IX:15 - jnaanayajnena chaa py anye yajanto maam upaasate ekatwena prithaktwena bahudhaa vishwatomukham
IX:16 - aham kratur aham yajnah swadhaa ham aham aushadham mantro ham aham evaa jyam aham agnir aham hutam
IX:15 - Others also, sacrificing with the wisdom-sacrifice, worship me, as the one without a second, diverse in many, and in the universal form.
IX:16 - But it is I who am the ritual, I the sacrifice, the offering to the ancestors, the healing herb, the mantra. I am the butter, the fire, and the offering.
There is not and need not be a uniform approach to the infinite hidden in all finite objects.

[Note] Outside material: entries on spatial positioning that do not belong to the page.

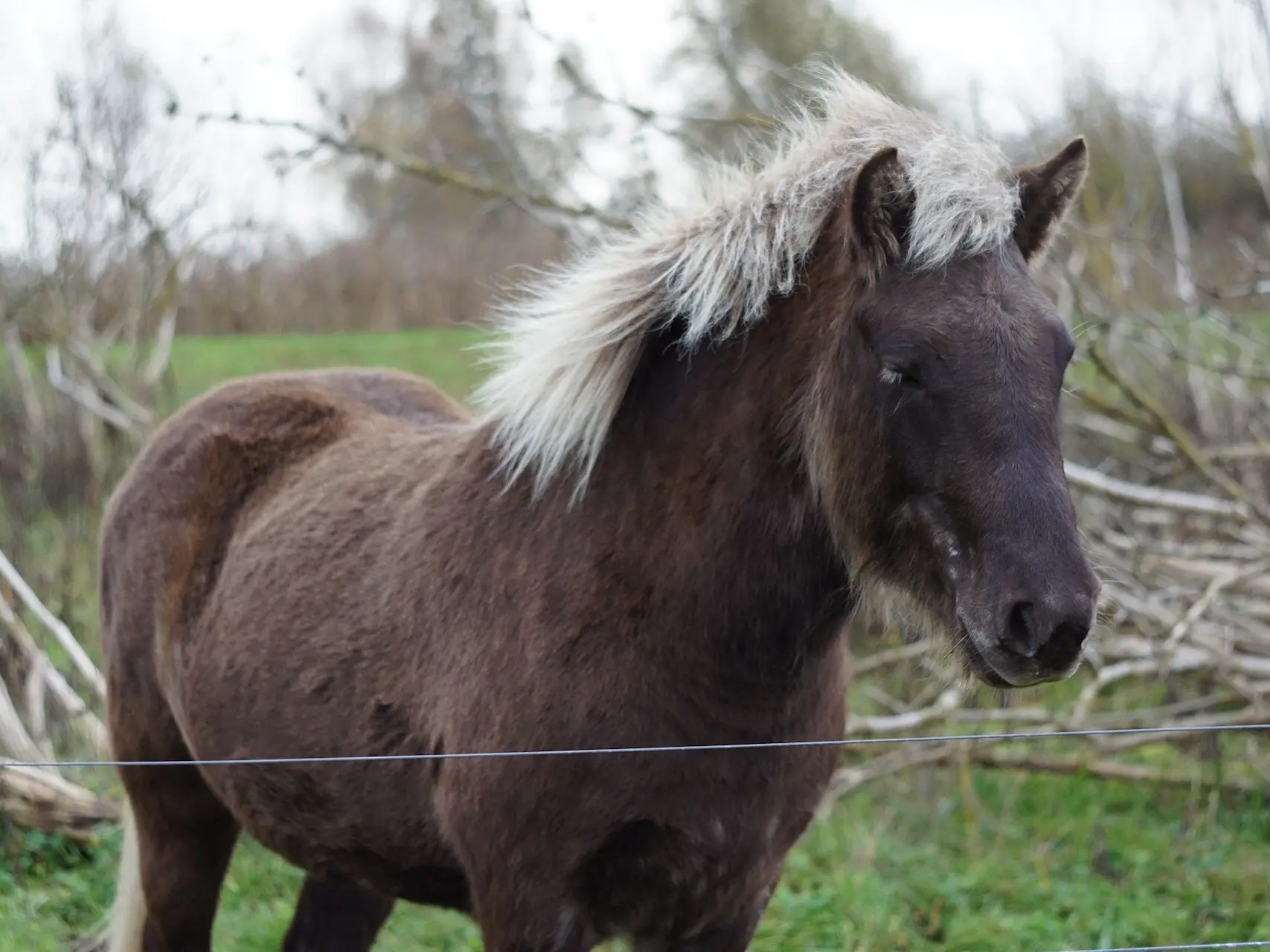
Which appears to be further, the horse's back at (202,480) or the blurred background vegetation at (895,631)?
the blurred background vegetation at (895,631)

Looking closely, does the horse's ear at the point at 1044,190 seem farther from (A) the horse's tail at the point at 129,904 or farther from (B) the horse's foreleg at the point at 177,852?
(A) the horse's tail at the point at 129,904

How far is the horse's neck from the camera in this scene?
2.50 m

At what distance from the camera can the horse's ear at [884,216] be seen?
2312mm

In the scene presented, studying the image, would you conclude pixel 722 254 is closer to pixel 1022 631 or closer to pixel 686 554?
pixel 686 554

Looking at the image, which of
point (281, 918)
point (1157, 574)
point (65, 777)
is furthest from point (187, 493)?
point (1157, 574)

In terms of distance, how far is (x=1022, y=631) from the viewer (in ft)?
6.86

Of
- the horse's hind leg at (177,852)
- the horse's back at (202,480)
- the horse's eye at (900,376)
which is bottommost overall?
the horse's hind leg at (177,852)

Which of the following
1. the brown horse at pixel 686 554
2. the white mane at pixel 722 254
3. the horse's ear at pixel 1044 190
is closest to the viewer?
the brown horse at pixel 686 554

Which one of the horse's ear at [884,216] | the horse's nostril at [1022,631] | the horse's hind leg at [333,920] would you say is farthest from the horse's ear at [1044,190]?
the horse's hind leg at [333,920]

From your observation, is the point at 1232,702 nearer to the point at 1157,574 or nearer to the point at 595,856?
the point at 1157,574

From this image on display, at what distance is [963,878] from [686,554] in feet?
9.16

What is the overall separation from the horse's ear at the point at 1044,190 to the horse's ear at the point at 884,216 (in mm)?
373

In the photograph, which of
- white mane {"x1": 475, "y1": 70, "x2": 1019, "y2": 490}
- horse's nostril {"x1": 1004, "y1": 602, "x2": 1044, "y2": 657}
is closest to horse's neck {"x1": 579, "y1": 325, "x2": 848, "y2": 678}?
white mane {"x1": 475, "y1": 70, "x2": 1019, "y2": 490}

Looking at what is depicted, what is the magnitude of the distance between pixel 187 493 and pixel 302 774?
1.10 meters
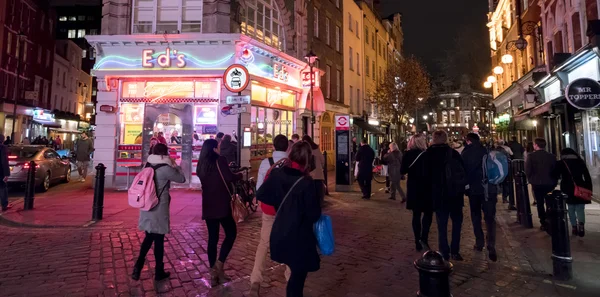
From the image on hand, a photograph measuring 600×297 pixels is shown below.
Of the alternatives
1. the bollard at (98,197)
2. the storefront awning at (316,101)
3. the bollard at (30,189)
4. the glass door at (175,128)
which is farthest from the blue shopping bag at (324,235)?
the storefront awning at (316,101)

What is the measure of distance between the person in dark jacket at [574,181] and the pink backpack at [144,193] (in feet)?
23.4

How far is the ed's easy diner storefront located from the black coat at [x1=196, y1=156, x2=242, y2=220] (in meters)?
8.07

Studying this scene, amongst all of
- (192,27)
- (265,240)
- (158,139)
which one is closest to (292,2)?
(192,27)

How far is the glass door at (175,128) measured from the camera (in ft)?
41.6

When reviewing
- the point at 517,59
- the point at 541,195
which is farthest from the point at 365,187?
the point at 517,59

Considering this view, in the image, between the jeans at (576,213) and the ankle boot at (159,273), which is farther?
the jeans at (576,213)

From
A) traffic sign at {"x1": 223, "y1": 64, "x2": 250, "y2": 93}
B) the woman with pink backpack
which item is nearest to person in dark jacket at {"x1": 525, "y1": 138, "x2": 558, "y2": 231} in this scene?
the woman with pink backpack

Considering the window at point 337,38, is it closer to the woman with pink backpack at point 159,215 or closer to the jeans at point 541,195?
the jeans at point 541,195

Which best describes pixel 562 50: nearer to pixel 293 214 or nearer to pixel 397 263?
pixel 397 263

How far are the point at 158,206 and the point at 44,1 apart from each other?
42.4 m

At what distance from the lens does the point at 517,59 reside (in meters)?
21.3

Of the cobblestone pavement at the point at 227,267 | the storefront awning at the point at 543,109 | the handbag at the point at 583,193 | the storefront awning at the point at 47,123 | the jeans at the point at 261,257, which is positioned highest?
the storefront awning at the point at 47,123

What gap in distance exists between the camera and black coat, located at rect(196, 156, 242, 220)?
4348 millimetres

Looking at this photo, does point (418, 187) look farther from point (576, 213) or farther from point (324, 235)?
point (576, 213)
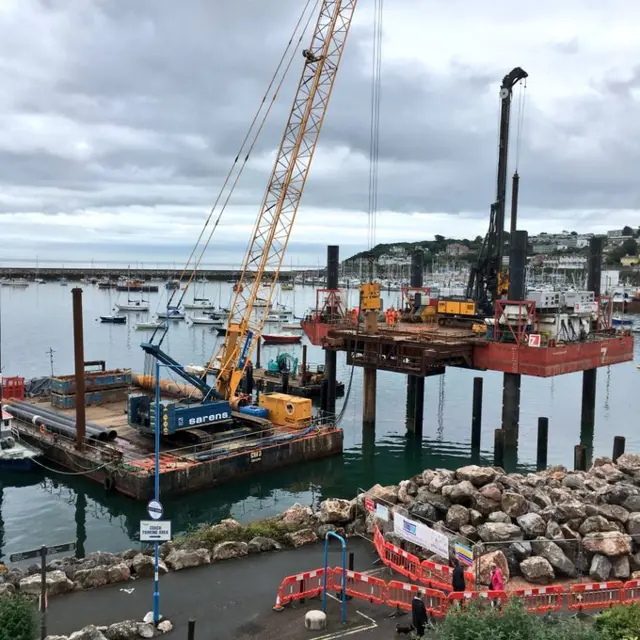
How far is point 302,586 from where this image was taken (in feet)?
50.3

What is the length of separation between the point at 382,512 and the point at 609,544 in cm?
586

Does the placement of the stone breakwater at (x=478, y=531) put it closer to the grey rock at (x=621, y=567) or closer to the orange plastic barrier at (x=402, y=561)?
the grey rock at (x=621, y=567)

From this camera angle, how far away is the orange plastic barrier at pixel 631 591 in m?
15.0

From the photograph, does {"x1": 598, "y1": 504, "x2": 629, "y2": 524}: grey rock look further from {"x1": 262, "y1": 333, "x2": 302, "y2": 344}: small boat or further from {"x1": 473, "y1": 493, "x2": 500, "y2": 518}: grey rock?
{"x1": 262, "y1": 333, "x2": 302, "y2": 344}: small boat

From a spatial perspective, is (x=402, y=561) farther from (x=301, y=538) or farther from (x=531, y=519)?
(x=531, y=519)

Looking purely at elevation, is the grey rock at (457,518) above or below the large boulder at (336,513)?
above

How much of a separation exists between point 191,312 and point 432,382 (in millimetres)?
86531

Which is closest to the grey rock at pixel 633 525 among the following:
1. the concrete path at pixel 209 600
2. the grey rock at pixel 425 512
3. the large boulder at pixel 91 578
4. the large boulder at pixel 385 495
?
the grey rock at pixel 425 512

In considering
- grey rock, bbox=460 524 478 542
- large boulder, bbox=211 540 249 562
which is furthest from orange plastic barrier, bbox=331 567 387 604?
grey rock, bbox=460 524 478 542

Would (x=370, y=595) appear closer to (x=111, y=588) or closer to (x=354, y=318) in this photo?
(x=111, y=588)

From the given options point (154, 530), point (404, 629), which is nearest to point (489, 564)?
point (404, 629)

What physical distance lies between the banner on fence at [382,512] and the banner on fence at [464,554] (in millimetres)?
2913

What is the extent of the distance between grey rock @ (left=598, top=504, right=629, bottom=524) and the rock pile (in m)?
0.03

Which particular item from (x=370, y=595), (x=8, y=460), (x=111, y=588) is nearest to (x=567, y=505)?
(x=370, y=595)
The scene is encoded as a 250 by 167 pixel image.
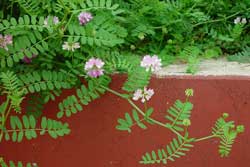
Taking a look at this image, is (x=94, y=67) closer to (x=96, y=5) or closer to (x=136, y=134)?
(x=96, y=5)

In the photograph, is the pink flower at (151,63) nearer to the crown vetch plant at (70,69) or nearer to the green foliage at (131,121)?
the crown vetch plant at (70,69)

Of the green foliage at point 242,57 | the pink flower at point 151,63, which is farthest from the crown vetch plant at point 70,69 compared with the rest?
the green foliage at point 242,57

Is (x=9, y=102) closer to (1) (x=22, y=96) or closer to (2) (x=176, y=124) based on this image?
(1) (x=22, y=96)

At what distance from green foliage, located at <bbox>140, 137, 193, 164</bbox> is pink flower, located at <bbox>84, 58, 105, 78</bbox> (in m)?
0.33

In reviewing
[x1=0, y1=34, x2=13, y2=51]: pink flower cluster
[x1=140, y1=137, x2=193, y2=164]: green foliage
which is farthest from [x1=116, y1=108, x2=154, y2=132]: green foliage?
[x1=0, y1=34, x2=13, y2=51]: pink flower cluster

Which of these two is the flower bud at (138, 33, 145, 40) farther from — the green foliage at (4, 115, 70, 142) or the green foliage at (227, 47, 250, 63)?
the green foliage at (4, 115, 70, 142)

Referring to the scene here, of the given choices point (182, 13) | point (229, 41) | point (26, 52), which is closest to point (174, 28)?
point (182, 13)

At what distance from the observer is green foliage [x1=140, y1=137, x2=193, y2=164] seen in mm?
2160

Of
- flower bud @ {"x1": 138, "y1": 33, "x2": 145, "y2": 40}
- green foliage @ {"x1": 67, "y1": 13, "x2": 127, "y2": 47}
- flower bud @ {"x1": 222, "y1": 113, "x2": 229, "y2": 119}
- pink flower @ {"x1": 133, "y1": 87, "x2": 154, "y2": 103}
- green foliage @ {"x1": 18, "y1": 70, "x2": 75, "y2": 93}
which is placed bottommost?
flower bud @ {"x1": 222, "y1": 113, "x2": 229, "y2": 119}

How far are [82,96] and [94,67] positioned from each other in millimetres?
114

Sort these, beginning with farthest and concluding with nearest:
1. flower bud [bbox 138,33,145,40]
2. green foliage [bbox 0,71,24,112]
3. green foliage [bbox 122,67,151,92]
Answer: flower bud [bbox 138,33,145,40] < green foliage [bbox 122,67,151,92] < green foliage [bbox 0,71,24,112]

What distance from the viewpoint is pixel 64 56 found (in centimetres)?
221

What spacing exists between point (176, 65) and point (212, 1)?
14.4 inches

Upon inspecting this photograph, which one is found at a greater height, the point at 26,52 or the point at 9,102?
the point at 26,52
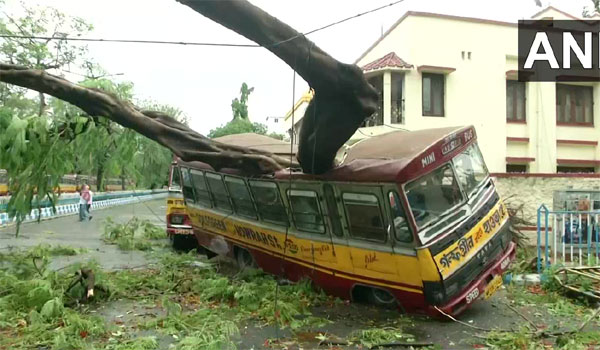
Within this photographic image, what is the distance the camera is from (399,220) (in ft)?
21.5

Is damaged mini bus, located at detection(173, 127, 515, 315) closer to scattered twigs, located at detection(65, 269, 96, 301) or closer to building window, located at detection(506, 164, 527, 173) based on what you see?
scattered twigs, located at detection(65, 269, 96, 301)

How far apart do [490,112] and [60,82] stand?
13361 mm

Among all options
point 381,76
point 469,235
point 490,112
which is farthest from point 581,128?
point 469,235

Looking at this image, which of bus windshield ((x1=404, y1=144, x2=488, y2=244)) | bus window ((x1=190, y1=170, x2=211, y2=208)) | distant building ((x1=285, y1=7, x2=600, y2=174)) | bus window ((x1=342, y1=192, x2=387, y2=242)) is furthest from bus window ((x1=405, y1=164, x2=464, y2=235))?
distant building ((x1=285, y1=7, x2=600, y2=174))

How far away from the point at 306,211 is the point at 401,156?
83.5 inches

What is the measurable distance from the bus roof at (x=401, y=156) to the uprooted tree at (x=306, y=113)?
1.15ft

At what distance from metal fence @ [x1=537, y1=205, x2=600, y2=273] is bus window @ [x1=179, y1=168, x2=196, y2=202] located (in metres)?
7.59

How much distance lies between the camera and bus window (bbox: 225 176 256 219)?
9.73 m

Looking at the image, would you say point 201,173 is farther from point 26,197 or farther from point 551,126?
point 551,126

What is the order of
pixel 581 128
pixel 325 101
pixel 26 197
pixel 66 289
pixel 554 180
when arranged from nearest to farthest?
1. pixel 325 101
2. pixel 66 289
3. pixel 26 197
4. pixel 554 180
5. pixel 581 128

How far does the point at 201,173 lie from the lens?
11.4 m

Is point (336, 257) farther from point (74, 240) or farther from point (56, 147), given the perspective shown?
point (74, 240)

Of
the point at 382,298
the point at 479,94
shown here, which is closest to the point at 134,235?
the point at 382,298

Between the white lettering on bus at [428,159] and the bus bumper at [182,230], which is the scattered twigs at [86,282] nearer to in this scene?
the white lettering on bus at [428,159]
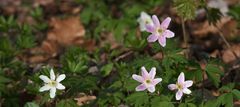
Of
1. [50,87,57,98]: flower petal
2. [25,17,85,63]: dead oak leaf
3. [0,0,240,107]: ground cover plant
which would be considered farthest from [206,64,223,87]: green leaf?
[25,17,85,63]: dead oak leaf

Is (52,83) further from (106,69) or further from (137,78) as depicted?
(106,69)

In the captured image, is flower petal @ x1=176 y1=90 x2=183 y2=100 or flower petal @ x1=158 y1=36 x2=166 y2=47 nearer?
flower petal @ x1=176 y1=90 x2=183 y2=100

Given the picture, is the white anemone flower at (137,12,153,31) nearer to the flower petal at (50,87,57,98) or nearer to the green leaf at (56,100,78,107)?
the green leaf at (56,100,78,107)

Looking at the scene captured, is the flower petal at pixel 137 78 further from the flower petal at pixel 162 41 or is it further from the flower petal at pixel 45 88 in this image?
the flower petal at pixel 45 88

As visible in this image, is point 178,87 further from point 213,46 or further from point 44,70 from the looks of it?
point 213,46

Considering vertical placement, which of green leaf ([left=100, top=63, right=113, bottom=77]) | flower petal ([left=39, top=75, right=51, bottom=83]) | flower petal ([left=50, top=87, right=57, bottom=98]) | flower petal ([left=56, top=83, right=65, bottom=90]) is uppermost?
green leaf ([left=100, top=63, right=113, bottom=77])

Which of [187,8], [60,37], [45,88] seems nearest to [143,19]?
[60,37]

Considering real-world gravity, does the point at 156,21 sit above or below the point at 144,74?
above
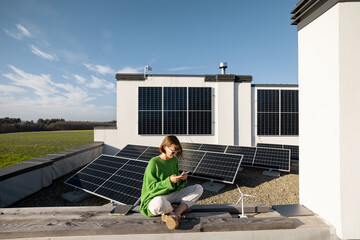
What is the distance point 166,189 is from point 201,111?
30.3 ft

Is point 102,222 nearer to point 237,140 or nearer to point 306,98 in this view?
point 306,98

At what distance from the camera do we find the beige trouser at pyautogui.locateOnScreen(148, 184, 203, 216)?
236 cm

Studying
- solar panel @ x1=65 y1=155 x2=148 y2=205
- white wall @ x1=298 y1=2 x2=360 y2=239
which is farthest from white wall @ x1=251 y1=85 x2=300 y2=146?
white wall @ x1=298 y1=2 x2=360 y2=239

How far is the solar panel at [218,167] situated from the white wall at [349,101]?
11.2 feet

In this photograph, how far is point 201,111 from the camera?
1138cm

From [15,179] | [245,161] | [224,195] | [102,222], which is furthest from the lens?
[245,161]

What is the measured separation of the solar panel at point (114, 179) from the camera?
443 cm

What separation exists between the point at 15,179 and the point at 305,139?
729cm

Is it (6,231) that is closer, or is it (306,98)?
(6,231)

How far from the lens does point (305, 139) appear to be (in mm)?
3102

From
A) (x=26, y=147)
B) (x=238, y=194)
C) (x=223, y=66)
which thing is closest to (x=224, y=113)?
(x=223, y=66)

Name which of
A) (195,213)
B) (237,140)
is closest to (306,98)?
(195,213)

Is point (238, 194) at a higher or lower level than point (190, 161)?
lower

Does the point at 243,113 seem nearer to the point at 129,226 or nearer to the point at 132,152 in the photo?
the point at 132,152
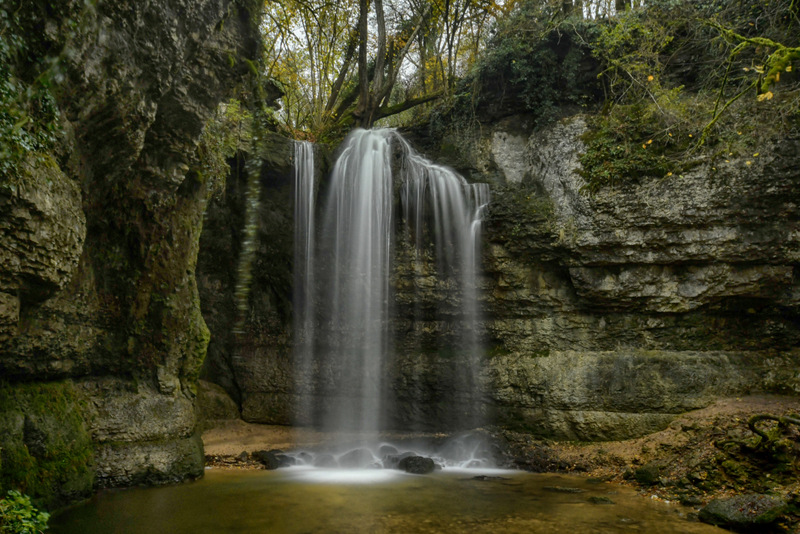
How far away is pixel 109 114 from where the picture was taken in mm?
5961

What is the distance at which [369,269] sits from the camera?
12.7 m

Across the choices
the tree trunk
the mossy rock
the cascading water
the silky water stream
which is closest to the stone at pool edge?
the silky water stream

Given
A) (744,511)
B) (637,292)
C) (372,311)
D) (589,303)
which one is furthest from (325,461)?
(637,292)

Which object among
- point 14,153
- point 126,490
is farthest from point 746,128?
point 126,490

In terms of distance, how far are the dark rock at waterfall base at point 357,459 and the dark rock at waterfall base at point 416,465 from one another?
0.76 metres

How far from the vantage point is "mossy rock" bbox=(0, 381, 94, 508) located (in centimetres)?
586

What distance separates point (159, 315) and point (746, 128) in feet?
39.5

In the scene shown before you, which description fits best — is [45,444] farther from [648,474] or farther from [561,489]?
[648,474]

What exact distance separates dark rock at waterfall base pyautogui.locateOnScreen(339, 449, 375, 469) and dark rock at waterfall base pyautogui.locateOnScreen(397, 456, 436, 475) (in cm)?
76

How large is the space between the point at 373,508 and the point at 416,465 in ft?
10.2

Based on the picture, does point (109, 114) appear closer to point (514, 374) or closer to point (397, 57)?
point (514, 374)

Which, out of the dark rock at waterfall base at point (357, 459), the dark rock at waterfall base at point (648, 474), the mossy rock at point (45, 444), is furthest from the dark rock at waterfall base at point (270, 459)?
the dark rock at waterfall base at point (648, 474)

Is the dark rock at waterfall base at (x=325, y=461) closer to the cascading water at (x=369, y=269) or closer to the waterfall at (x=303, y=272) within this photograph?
the cascading water at (x=369, y=269)

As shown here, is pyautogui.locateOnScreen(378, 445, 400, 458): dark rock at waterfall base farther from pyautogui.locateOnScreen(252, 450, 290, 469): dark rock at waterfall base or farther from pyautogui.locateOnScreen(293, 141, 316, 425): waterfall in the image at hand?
pyautogui.locateOnScreen(293, 141, 316, 425): waterfall
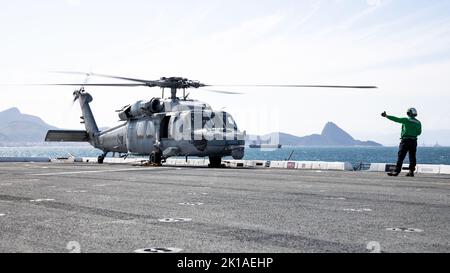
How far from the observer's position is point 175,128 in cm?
2733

One can approach the infinite through any or all of the finite objects; but the object of our quest must be the infinite; the finite objects should not bedim or dazzle our vision, sidetrack our quest or thwart our endeavour.
There are various yajna or ritualistic acts described and prescribed for seekers in the vedi.
Krsna introduces a new yajna here in the Bhagavad Gita.
It is the jnana-yajna, the wisdom-worship or sacrifice where the symbolism of the ritual is pierced and the truth realised and revealed.
Based on this right understanding, all our actions can be and should be directed towards God who is 'faced in all directions' (i.e. omnipresent), who is one and who is manifold, neither limited by the one nor by the other.
He can be worshipped as one, as many, as distinct or as identical; for he is ultimately beyond all these.
The path to the transcendental is everywhere and through all.
After all, is not God the seeker, the quest, the goal, the path and all?
That is what Krishna points out to us in the second verse above, using the symbolism with which the people of his time were familiar, the havan (fire worship).
When the spirit of sacrifice is thus fostered, our interdependence is seen.
One sacrifices to the other - the seed sacrificing itself gives rise to the tree, the tree sacrifices itself to produce the fruit (food).
Hence, there is an interconnectedness where we are all interwoven into the fabric of the world.
Once this comprehensive understanding is attained, the worldliness of the world vanishes, and the seeker of wisdom rests in God.
He experiences God in himself and in all.